Satellite Hyperspectral Sensing Boosts Environmental Research
Last week, I participated in the bi-annual Earth Observation Business Network 2012 (EOBN) conference, a small group of industry leaders brought together in Vancouver, British Columbia and sponsored by MDA of Canada. A tip of the hat to John Hornsby, MDA VP of GeoSpatial Strategies and his team, who hosted a very informative and interactive conference.
This year’s EOBN theme was "Operational Decision Making From Earth Observation." The conference featured application sessions from both government and industry leaders who addressed the tactical impact and requirements of satellite and airborne imagery. From aviation to land surveillance/intelligence to the Arctic and Antarctic, leading end-users and providers offered their unique perspective of capabilities and requirements for remote sensing and earth sciences.

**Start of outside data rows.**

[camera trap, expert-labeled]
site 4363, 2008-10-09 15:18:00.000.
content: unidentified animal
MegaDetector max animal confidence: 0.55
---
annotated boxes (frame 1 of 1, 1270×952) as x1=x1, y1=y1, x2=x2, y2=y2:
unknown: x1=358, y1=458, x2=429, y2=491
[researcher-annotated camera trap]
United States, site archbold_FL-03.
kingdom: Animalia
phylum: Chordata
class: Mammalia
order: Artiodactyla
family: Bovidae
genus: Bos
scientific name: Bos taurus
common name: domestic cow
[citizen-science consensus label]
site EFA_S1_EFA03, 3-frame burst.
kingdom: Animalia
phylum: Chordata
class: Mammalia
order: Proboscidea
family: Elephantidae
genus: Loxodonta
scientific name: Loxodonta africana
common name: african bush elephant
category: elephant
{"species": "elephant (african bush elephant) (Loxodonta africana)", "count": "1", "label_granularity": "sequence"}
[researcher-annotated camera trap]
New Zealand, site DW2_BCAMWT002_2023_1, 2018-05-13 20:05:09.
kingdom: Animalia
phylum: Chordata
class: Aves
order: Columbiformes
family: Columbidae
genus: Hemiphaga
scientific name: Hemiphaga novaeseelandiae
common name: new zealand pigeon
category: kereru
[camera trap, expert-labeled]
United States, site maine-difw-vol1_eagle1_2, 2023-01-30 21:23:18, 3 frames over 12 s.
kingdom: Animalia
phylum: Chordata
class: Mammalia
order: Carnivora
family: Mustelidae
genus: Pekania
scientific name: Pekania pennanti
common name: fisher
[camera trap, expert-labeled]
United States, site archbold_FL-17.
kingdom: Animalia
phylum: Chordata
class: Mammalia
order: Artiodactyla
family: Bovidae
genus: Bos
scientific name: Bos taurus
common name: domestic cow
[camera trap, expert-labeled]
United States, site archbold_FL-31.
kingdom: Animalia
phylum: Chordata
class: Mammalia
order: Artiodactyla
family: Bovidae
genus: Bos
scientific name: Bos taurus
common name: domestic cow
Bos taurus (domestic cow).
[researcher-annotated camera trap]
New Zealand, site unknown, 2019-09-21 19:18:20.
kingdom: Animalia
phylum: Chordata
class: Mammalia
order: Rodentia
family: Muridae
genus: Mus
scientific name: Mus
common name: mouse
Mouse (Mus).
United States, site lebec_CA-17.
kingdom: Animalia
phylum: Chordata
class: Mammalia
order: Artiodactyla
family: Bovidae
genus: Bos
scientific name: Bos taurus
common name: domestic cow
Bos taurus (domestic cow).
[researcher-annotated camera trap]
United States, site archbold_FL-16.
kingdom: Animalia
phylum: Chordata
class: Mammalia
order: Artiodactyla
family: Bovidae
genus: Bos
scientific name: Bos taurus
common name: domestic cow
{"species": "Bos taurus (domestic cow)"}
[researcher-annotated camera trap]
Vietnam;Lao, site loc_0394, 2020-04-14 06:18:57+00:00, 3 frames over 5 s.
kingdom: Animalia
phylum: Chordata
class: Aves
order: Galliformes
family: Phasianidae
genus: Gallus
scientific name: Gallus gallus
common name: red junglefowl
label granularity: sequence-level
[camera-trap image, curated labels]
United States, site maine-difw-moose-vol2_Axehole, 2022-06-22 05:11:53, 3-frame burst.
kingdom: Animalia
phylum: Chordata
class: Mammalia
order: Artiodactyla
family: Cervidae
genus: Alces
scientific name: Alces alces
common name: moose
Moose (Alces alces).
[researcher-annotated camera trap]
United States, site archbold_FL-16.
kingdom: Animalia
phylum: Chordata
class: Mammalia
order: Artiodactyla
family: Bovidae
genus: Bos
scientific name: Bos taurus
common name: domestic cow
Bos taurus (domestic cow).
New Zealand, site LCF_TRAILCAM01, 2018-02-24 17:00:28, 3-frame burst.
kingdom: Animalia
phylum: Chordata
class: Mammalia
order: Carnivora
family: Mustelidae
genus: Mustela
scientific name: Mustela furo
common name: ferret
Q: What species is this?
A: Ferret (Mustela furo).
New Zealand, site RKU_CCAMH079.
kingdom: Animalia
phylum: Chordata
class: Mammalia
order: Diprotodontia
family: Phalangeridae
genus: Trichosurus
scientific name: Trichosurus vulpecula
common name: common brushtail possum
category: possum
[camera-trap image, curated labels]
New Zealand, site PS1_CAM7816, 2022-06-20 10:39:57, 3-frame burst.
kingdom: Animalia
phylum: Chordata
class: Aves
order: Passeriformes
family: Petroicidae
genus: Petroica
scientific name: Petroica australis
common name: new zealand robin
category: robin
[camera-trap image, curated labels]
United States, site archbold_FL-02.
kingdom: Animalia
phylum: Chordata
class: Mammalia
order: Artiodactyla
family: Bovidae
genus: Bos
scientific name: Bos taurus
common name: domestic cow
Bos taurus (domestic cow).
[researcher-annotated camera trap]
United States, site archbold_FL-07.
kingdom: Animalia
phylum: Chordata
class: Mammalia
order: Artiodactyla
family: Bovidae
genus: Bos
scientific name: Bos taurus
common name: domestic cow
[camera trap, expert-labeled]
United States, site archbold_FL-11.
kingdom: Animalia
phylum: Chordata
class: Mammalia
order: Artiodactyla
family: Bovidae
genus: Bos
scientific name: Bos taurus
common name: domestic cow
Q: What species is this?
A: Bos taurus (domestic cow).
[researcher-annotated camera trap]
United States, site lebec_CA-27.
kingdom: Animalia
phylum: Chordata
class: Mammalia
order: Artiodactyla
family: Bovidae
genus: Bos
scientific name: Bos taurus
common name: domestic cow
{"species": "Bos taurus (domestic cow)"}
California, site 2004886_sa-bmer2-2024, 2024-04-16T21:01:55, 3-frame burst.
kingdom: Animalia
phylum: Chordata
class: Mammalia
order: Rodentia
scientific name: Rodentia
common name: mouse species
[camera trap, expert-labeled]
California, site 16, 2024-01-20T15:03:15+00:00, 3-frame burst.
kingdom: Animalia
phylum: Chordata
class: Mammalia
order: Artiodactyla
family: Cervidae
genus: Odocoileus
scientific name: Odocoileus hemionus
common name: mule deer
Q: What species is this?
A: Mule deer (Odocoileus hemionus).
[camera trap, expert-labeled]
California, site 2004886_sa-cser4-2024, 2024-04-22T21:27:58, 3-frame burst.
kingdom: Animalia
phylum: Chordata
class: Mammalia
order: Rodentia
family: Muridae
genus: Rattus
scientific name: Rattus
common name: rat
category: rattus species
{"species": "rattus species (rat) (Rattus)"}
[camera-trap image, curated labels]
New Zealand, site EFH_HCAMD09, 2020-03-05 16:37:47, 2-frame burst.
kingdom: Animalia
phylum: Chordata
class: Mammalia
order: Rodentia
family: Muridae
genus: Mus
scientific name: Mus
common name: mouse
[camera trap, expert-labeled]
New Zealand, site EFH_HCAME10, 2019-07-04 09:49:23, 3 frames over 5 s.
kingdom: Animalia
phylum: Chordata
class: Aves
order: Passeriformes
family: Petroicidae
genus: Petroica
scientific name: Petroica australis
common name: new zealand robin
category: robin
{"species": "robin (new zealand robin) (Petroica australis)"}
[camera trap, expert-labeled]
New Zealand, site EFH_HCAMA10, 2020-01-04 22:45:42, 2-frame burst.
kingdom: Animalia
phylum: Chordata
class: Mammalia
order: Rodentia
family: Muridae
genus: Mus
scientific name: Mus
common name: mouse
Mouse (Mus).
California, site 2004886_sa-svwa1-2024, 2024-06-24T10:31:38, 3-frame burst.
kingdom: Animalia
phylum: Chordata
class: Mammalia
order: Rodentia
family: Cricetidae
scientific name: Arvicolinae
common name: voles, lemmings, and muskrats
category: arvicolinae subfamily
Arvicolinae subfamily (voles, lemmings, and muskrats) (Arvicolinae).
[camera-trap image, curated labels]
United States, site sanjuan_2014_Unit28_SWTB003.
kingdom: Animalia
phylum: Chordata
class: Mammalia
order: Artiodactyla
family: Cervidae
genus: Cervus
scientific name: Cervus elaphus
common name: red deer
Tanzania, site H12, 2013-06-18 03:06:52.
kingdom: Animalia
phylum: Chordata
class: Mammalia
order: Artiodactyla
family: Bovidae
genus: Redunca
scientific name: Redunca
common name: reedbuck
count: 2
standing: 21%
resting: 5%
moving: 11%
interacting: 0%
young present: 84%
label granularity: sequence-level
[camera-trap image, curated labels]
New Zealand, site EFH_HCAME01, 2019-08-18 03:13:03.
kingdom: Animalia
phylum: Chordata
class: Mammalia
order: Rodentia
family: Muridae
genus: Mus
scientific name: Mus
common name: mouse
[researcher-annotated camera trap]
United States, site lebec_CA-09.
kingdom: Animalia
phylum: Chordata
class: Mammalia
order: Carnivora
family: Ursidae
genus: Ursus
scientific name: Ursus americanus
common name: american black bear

It is clear that remote sensing capability is not only a critical and strategic capability for nations, but also for commercial satellite providers developing advanced data products and imaging services. The challenges of working within such harsh environments as the Arctic Circle – whether maritime transport or mineral exploration – require data products that are fused with satellite and spectral imagery.
Photo Source: CBC
With our current ability to provide hyperspectral sensor payloads for small satellites covering the VNIR (380 -1000 nm) and SWIR (950 – 1000 nm), it is clear that Headwall will continue to play an expanding role in the development of remote sensing capabilities throughout the world.